Reza a Bíblia que a chegada de Jesus Cristo em Jerusalém, uma semana antes de ser crucificado, foi triunfal. Por essa razão, historiadores do cristianismo, também com base na Bíblia, relatam que essa chegada do Messias à Terra Santa provocou temores ao Império Romano que, segundo as sagradas escrituras, enxergava em Jesus alguém perigoso. Não somente um líder religioso, mas também um adversário político. Em vários trechos da Bíblia, Jesus esforça-se para desvencilhar-se de qualquer ligação entre política e sua pregação. Hoje, quase 2 mil anos depois, a ascensão da bancada da Bíblia no Congresso Nacional demonstra que essa aproximação entre fé e política está mais latente do que nunca. Com a ascensão de Jair Bolsonaro (PSL), a Frente Parlamentar Evangélica, unida aos católicos conservadores, ganhou poder inédito na história da democracia brasileira, nomeando e desnomeando ministros.

O poder da bancada da Bíblia vem do fato de a população nunca ter eleito tantos parlamentares como em 2018. Para 2019, a bancada terá 90 congressistas somente evangélicos. Mas esse número tende a ser ainda maior, após a posse dos parlamentares. Bolsonaro, que se declarava católico, parece ter mudado de orientação religiosa. Sua mulher, Michelle, é evangélica. E ele mesmo chegou a ser batizado no rio Jordão, em Israel, pelo pastor Everaldo, que já foi candidato a presidente pelo PSC. Como deputado, ele integrava a Frente Parlamentar Evangélica. A linha de pensamento de Bolsonaro e do novo governo integra os evangélicos a seguidores cristãos mais conservadores, na chamada “Bancada da Bíblia”. Juntos, eles chegam a aproximadamente 180 nomes, quase um terço do Congresso Nacional.

A força dos religiosos não é apenas numérica.
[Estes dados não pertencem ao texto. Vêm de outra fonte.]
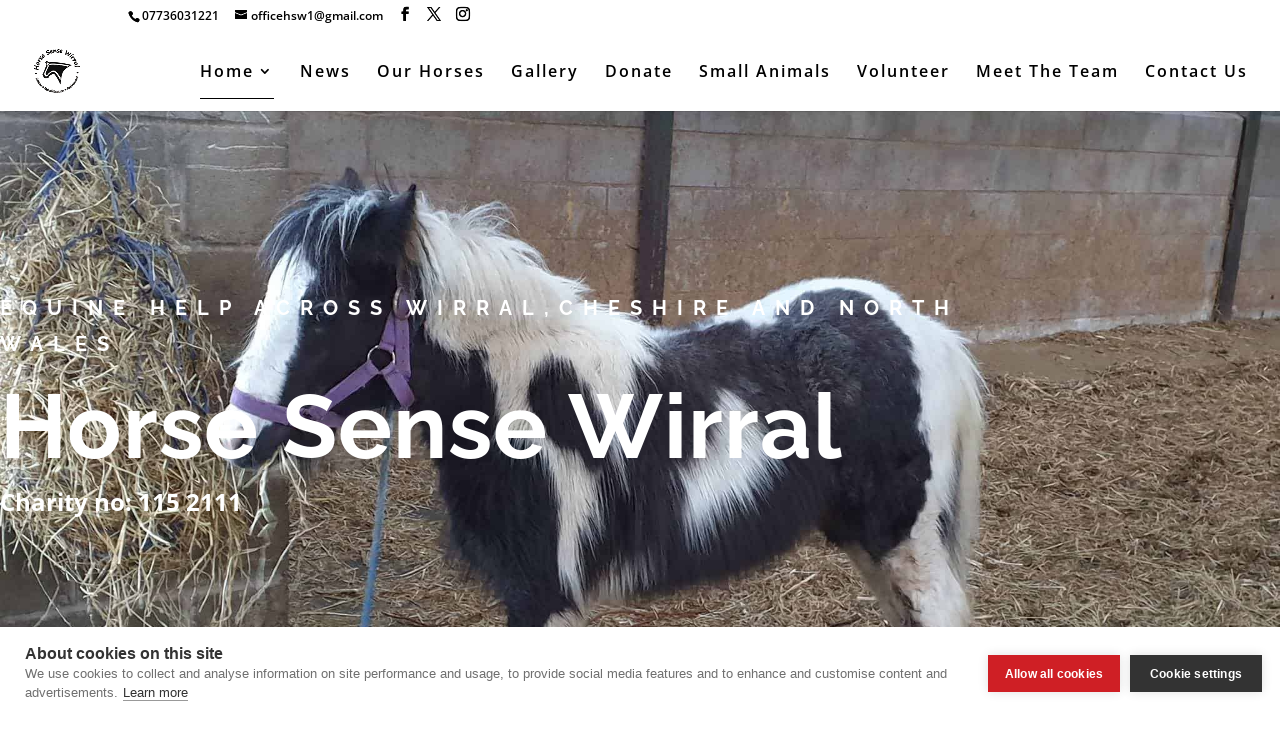

--- FILE ---
content_type: text/css
request_url: https://horsesensewirral.com/wp-content/plugins/divi-modules-image-box/styles/style.min.css?ver=1.1.2
body_size: 159
content:
.dvmd_image_box .dvmd_ib_lightbox{display:block}.dvmd_image_box .dvmd_ib_image_wrap{display:block;position:relative;overflow:hidden;border:0 solid #333}.dvmd_image_box .dvmd_ib_text{border:0 solid #333}.dvmd_image_box img{position:absolute;max-width:none!important;width:100%}.dvmd_image_box h1,.dvmd_image_box h2,.dvmd_image_box h3,.dvmd_image_box h4,.dvmd_image_box h5,.dvmd_image_box h6,.dvmd_image_box p{padding:0}.dvmd-ib-fade.mfp-bg{opacity:0;-webkit-transition:all .3s ease-out;-o-transition:all .3s ease-out;transition:all .3s ease-out}.dvmd-ib-fade.mfp-bg.mfp-ready{opacity:.8}.dvmd-ib-fade.mfp-bg.mfp-removing{opacity:0}.dvmd-ib-fade.mfp-wrap .mfp-content{opacity:0;-webkit-transition:all .3s ease-out;-o-transition:all .3s ease-out;transition:all .3s ease-out}.dvmd-ib-fade.mfp-wrap.mfp-ready .mfp-content{opacity:1}.dvmd-ib-fade.mfp-wrap.mfp-removing .mfp-content{opacity:0}

--- FILE ---
content_type: text/css
request_url: https://horsesensewirral.com/wp-content/et-cache/8/et-core-unified-deferred-8.min.css?ver=1750307180
body_size: 518
content:
.et_pb_section_2.et_pb_section,.et_pb_section_4.et_pb_section{background-color:#fbfbfb!important}.et_pb_text_7.et_pb_text{color:#000000!important}.et_pb_text_7{line-height:1.2em;font-weight:700;font-size:45px;letter-spacing:1px;line-height:1.2em;margin-left:-7px!important;max-width:700px}.et_pb_text_7 h2,.et_pb_text_8 h2,.et_pb_text_9 h2,.et_pb_text_10 h2,.et_pb_text_11 h2{font-family:'Raleway',Helvetica,Arial,Lucida,sans-serif;font-weight:700;font-size:50px;line-height:1.4em}.et_pb_text_7 h6,.et_pb_text_8 h6,.et_pb_text_9 h6,.et_pb_text_10 h6,.et_pb_text_11 h6{font-family:'Raleway',Helvetica,Arial,Lucida,sans-serif;font-weight:700;text-transform:uppercase;font-size:16px;letter-spacing:5px;line-height:1.8em}.et_pb_blog_0 .et_pb_post div.post-content a.more-link{font-weight:700;font-size:18px;letter-spacing:1px;line-height:1.8em}.et_pb_blog_0{padding-top:0px;margin-top:0px!important}body #page-container .et_pb_section .et_pb_button_3,body #page-container .et_pb_section .et_pb_button_4,body #page-container .et_pb_section .et_pb_button_5{color:#FFFFFF!important;border-color:#b5b5e2;background-color:#b5b5e2}.et_pb_button_3,.et_pb_button_3:after,.et_pb_button_4,.et_pb_button_4:after,.et_pb_button_5,.et_pb_button_5:after{transition:all 300ms ease 0ms}.et_pb_text_8,.et_pb_text_10{line-height:1.2em;font-size:45px;letter-spacing:1px;line-height:1.2em;max-width:700px}.et_pb_text_9,.et_pb_text_11{line-height:2em;font-size:16px;line-height:2em;max-width:700px}.dvmd_image_box_4 .dvmd_ib_image_wrap,.dvmd_image_box_5 .dvmd_ib_image_wrap{padding-bottom:80%;height:100%;transform:scale(1,1)}.dvmd_image_box_4 img,.dvmd_image_box_5 img{width:100%;height:100%;object-fit:cover;object-position:50% 50%;mix-blend-mode:normal}.et_pb_text_7.et_pb_module,.et_pb_text_8.et_pb_module,.et_pb_text_9.et_pb_module,.et_pb_text_10.et_pb_module,.et_pb_text_11.et_pb_module{margin-left:auto!important;margin-right:auto!important}@media only screen and (max-width:980px){.et_pb_text_7 h2,.et_pb_text_8 h2,.et_pb_text_9 h2,.et_pb_text_10 h2,.et_pb_text_11 h2{font-size:35px}body #page-container .et_pb_section .et_pb_button_3:after,body #page-container .et_pb_section .et_pb_button_4:after,body #page-container .et_pb_section .et_pb_button_5:after{display:inline-block;opacity:0}body #page-container .et_pb_section .et_pb_button_3:hover:after,body #page-container .et_pb_section .et_pb_button_4:hover:after,body #page-container .et_pb_section .et_pb_button_5:hover:after{opacity:1}.dvmd_image_box_4 img,.dvmd_image_box_5 img{object-position:50% 50%}}@media only screen and (max-width:767px){.et_pb_text_7 h2,.et_pb_text_8 h2,.et_pb_text_9 h2,.et_pb_text_10 h2,.et_pb_text_11 h2{font-size:25px}body #page-container .et_pb_section .et_pb_button_3:after,body #page-container .et_pb_section .et_pb_button_4:after,body #page-container .et_pb_section .et_pb_button_5:after{display:inline-block;opacity:0}body #page-container .et_pb_section .et_pb_button_3:hover:after,body #page-container .et_pb_section .et_pb_button_4:hover:after,body #page-container .et_pb_section .et_pb_button_5:hover:after{opacity:1}.dvmd_image_box_4 img,.dvmd_image_box_5 img{object-position:50% 50%}}

--- FILE ---
content_type: text/javascript
request_url: https://horsesensewirral.com/wp-content/plugins/divi-modules-image-box/scripts/frontend-bundle.min.js?ver=1.1.2
body_size: 264
content:
!function(n){var e={};function t(r){if(e[r])return e[r].exports;var o=e[r]={i:r,l:!1,exports:{}};return n[r].call(o.exports,o,o.exports,t),o.l=!0,o.exports}t.m=n,t.c=e,t.d=function(n,e,r){t.o(n,e)||Object.defineProperty(n,e,{configurable:!1,enumerable:!0,get:r})},t.n=function(n){var e=n&&n.__esModule?function(){return n.default}:function(){return n};return t.d(e,"a",e),e},t.o=function(n,e){return Object.prototype.hasOwnProperty.call(n,e)},t.p="/",t(t.s=8)}({0:function(n,e){},8:function(n,e,t){t(0),n.exports=t(9)},9:function(n,e){jQuery(function(n){n(document).ready(function(){n(".dvmd_ib_lightbox").magnificPopup({type:"image",removalDelay:350,mainClass:"dvmd-ib-fade"})})})}});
O grupo interferiu diretamente na escolha do novo ministro da Educação. Primeiro, vetando o nome do diretor do Instituto Ayrton Senna, Mozart Neves, para o ministério. E, depois, impondo o nome do educador conservador para o cargo, Ricardo Vélez Rodriguez. Mas, no âmbito do Executivo, o grupo não pretende parar por aí. Está sendo formatado um novo Ministério, o da Cidadania, que unirá as atribuições dos atuais Ministérios do Desenvolvimento Social e dos Direitos Humanos. Bolsonaro fundiu as duas pastas e entregou-as a Osmar Terra (MDB-RS), evangélico e que já foi ministro de Temer.

Presidência da Câmara

“A nossa bancada vem ganhando credibilidade pela sua atuação na Casa, e isso fez com que crescêssemos nas eleições deste ano. Isso é fruto também do crescimento do pensamento conversador junto à sociedade brasileira”, analisa o deputado João Campos (PRB-GO), um dos representantes da bancada evangélica e nome que o grupo cogita levar para a disputa da Presidência da Câmara, no ano que vem. Bolsonaro não pretende interferir diretamente na disputa, mas está longe de desagradá-lo ter um evangélico no comando da Câmara.

Se há alguns anos os evangélicos queriam apenas se contrapor a pautas consideradas progressistas, como a legalização da união homoafetiva ou a formatação de um material anti-homofobia nas escolas (a que chamaram de Kit Gay), agora a intenção é fazer avançar no Congresso uma agenda conservadora, que confronte as propostas do PT. Temas como “casamento gay”, “escola sem partido”, “ideologia de gênero” e “Estatuto da Família” devem ser amplamente debatidos e a intenção da Frente Evangélica é ultrapassar a mera discussão e partir para a aprovação dessa agenda. A bancada evangélica pretende, a partir do ano que vem, aprovar projetos como o do Estatuto da Família, que quer conceituar como núcleo familiar apenas aqueles formados por um homem e uma mulher. “Vejo o avanço dessa bancada com bastante preocupação. Pois eles têm uma postura cruzadista, fundamentalista e dogmática”, critica o líder do PSOL na Câmara, Chico Alencar (RJ). Integrantes da esquerda admitem que será difícil brecar projetos de interesse da Bancada da Bíblia. Afinal, o grupo tem um consistente projeto de poder e pretende estabelecer nos próximos anos novos paradigmas para o País, principalmente na área de costumes.